§ Yapılacak iş: Aşağıdaki sayfaya göre, Yeşim Salkım'ın yeni CD'sinde dikkat çeken şarkının adı nedir?

§ Sayfa:
------------------------------------
Paylaş
Yeşim Salkım'ın yeni CD'sinde bir şarkı dikkatimi çekti. Adı ‘‘Selam selam aleyküm...’’ Şarkı, Doğu ile Batı'nın hünsa coğrafyasında bir o tarafa bir bu tarafa geçen haymatlos bir duyguyu taşıyor.
Yani kendi sınırlarını kendi sırtında taşıyan bir şarkı.
Sting'in son CD'sini dinlerken de aynı duygulara kapıldım.
Daha önceleri Peter Gabriel'in ‘‘Passions’’ adlı CD'si de beni bu tarif edemediğim yeni ülkeye götürmüştü.
Bir gulfstream akımı gibi, Doğu'nun içlerine akan Batı'nın ılık suları gibi limanlarımı fetheden bu müzik nedir?
------------------------------------
§ Alıntılanan veriler:
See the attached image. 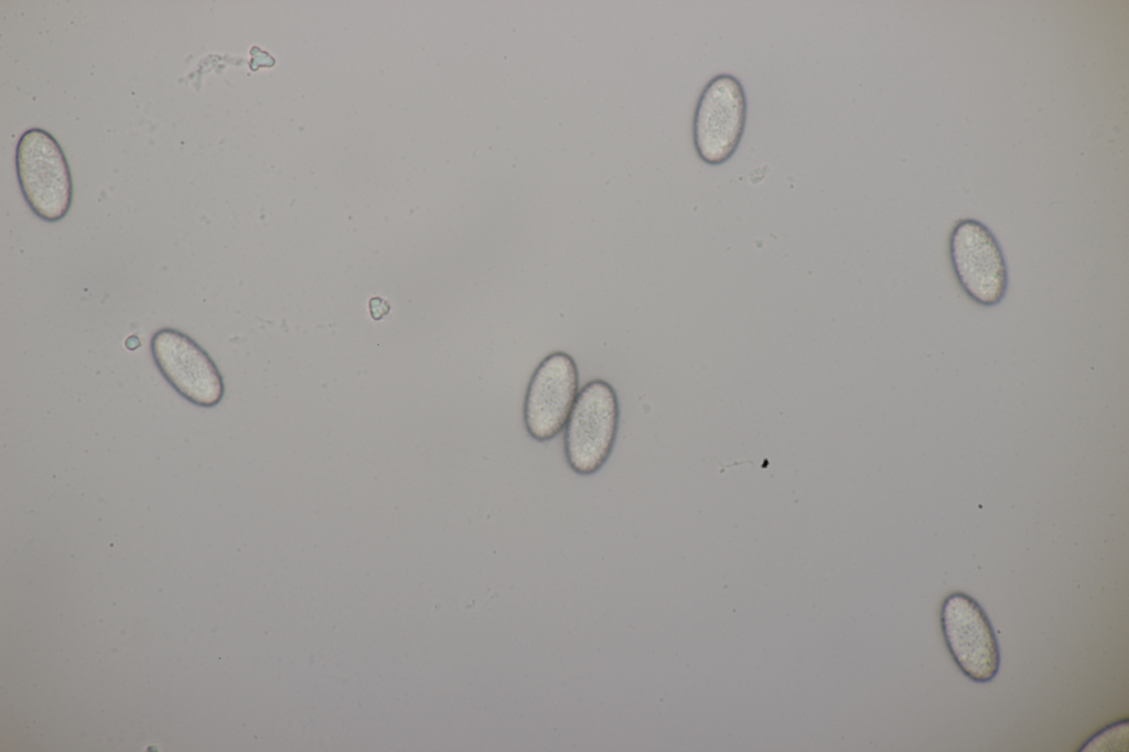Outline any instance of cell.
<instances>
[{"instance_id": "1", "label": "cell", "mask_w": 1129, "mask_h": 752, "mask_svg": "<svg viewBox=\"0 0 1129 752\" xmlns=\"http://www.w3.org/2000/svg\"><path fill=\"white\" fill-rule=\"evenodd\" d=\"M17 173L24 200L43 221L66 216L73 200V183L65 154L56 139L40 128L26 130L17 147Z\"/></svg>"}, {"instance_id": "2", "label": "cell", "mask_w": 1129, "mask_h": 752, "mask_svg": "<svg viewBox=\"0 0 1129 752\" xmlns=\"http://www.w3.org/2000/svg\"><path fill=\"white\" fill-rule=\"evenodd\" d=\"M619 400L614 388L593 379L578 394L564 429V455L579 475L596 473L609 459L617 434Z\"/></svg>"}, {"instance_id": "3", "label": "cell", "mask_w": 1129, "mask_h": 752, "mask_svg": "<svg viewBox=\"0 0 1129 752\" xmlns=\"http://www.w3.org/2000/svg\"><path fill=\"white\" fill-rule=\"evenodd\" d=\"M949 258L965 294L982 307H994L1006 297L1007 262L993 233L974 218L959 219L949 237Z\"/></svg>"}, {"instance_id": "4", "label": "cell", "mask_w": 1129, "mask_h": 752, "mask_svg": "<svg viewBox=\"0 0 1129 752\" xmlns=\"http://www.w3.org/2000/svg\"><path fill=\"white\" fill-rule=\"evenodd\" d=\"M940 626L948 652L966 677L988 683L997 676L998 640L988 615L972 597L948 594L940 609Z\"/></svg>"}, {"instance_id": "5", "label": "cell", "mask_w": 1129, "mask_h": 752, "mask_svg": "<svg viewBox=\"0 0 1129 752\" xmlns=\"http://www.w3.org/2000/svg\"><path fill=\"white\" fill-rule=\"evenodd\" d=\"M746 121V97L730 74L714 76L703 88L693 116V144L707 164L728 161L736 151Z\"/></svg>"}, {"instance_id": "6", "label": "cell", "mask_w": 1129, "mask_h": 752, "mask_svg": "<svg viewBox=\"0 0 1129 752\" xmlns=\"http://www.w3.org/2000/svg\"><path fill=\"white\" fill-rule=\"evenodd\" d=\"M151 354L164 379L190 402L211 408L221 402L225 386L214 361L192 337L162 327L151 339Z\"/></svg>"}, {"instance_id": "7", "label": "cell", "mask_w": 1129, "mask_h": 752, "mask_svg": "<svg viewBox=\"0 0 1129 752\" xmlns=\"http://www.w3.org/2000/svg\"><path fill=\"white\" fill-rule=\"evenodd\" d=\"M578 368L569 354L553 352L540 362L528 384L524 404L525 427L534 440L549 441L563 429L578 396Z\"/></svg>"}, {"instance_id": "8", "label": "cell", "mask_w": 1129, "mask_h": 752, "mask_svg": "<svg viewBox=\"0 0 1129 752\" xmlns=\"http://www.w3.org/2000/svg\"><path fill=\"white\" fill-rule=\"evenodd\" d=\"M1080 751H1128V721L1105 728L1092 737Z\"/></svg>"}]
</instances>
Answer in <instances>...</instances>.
------------------------------------
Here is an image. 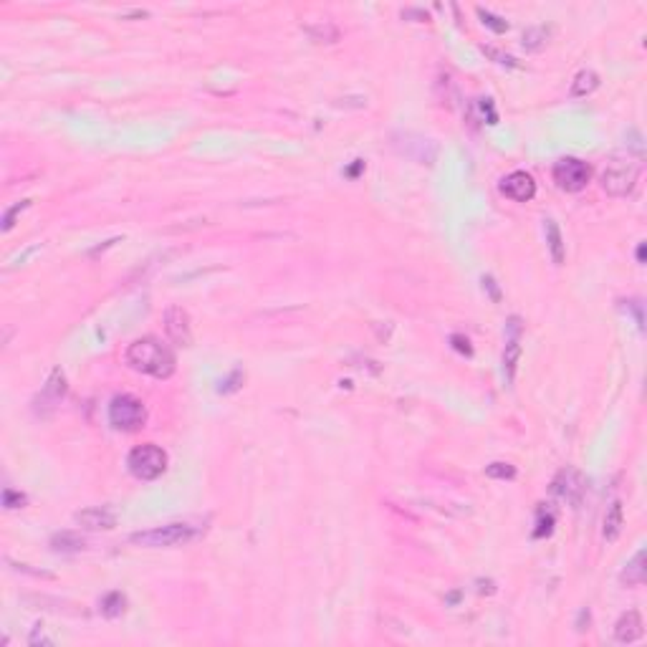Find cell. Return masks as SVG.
------------------------------------
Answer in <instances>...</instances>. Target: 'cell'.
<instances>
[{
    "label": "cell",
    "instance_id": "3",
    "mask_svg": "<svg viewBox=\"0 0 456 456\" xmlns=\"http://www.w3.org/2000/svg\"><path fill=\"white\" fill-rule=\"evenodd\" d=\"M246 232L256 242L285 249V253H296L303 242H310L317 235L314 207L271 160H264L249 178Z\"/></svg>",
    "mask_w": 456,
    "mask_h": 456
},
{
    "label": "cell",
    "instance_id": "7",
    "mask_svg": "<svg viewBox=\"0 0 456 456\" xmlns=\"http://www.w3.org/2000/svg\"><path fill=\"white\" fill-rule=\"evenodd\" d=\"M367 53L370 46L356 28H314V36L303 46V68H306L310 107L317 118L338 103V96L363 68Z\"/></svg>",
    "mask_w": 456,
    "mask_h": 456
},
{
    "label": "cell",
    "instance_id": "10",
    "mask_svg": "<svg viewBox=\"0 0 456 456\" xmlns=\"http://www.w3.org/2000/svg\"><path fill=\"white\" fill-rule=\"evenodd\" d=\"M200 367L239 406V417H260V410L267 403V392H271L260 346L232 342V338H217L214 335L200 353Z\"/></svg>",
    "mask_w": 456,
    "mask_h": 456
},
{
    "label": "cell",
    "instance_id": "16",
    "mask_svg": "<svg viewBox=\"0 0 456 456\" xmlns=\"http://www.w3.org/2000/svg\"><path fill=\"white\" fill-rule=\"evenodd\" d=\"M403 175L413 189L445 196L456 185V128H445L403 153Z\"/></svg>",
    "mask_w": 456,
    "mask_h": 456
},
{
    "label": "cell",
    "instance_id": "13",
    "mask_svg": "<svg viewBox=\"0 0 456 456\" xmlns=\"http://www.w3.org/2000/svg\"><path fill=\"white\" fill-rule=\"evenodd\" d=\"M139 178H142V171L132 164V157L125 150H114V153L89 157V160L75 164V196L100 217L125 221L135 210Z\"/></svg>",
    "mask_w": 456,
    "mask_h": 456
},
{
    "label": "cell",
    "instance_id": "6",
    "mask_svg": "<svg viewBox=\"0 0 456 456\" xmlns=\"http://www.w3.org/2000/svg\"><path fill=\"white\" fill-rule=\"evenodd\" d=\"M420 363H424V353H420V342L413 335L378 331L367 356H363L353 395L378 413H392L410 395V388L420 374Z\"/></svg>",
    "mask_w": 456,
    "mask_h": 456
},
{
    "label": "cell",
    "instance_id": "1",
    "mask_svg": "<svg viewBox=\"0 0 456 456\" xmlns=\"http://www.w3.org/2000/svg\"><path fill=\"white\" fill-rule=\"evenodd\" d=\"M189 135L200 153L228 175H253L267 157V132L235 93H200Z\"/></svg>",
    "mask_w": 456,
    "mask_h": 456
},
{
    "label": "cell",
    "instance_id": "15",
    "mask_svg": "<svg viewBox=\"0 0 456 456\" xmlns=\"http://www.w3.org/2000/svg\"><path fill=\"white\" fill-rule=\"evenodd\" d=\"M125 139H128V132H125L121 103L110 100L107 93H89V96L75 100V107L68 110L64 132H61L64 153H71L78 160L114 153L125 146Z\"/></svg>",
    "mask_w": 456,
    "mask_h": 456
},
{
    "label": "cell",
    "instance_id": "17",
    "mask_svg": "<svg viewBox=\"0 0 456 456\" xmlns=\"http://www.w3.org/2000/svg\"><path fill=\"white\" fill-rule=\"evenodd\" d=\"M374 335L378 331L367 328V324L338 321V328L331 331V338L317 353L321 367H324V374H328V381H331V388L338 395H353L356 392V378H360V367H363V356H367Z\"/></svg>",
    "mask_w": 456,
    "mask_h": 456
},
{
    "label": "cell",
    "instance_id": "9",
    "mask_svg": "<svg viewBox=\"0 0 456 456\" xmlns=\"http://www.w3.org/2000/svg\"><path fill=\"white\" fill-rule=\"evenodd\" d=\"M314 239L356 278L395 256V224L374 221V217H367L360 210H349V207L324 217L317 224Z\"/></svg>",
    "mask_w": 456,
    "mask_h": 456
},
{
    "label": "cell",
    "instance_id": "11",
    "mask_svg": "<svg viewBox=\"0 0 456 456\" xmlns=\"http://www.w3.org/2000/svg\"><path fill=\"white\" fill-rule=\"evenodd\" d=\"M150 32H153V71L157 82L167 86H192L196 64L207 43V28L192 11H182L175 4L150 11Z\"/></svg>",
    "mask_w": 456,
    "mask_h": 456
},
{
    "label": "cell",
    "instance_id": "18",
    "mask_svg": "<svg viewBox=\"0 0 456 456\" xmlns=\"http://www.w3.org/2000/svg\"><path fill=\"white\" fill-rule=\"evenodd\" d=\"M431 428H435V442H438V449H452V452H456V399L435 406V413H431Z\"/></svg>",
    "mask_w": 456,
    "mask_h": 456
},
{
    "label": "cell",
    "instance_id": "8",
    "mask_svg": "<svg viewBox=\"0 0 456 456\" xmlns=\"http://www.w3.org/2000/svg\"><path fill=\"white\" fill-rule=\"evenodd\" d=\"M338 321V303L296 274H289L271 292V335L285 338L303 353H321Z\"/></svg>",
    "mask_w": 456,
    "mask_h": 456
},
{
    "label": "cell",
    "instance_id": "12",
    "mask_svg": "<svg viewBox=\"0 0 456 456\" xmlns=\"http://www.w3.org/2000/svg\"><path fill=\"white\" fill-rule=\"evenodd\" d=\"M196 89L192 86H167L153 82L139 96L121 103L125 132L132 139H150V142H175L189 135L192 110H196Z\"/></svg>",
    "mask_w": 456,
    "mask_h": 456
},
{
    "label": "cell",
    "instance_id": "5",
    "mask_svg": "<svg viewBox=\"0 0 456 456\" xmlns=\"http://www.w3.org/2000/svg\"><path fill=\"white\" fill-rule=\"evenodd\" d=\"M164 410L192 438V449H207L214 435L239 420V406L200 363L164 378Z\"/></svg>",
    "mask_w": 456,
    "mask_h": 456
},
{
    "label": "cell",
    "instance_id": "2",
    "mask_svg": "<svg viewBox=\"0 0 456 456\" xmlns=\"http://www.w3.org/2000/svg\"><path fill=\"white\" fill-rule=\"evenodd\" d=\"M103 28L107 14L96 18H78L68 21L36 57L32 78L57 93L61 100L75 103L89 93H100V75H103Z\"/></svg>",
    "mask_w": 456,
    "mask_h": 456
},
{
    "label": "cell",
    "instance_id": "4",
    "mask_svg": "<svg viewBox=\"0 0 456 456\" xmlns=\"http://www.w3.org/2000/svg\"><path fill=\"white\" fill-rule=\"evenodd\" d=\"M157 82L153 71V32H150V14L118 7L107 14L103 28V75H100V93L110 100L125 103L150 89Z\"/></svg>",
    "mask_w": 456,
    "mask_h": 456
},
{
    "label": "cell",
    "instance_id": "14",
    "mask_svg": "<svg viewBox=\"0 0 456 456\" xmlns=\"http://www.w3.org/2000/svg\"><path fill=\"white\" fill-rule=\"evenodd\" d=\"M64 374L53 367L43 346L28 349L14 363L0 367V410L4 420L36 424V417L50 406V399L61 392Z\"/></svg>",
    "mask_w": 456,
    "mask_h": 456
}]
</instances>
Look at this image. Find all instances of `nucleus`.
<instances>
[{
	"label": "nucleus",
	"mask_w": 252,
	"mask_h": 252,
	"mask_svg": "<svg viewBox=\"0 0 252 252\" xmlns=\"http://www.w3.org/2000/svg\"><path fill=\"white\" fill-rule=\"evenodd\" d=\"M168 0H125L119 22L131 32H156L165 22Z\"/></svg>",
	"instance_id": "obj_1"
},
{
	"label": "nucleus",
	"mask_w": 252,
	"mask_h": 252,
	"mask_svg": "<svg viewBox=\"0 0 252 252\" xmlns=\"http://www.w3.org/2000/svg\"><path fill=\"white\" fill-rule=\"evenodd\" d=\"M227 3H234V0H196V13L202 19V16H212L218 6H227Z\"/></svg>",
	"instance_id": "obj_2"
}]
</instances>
------------------------------------
§ Alıştırma çıktısı: Şarkının adı "Selam selam aleyküm..." olarak geçiyor.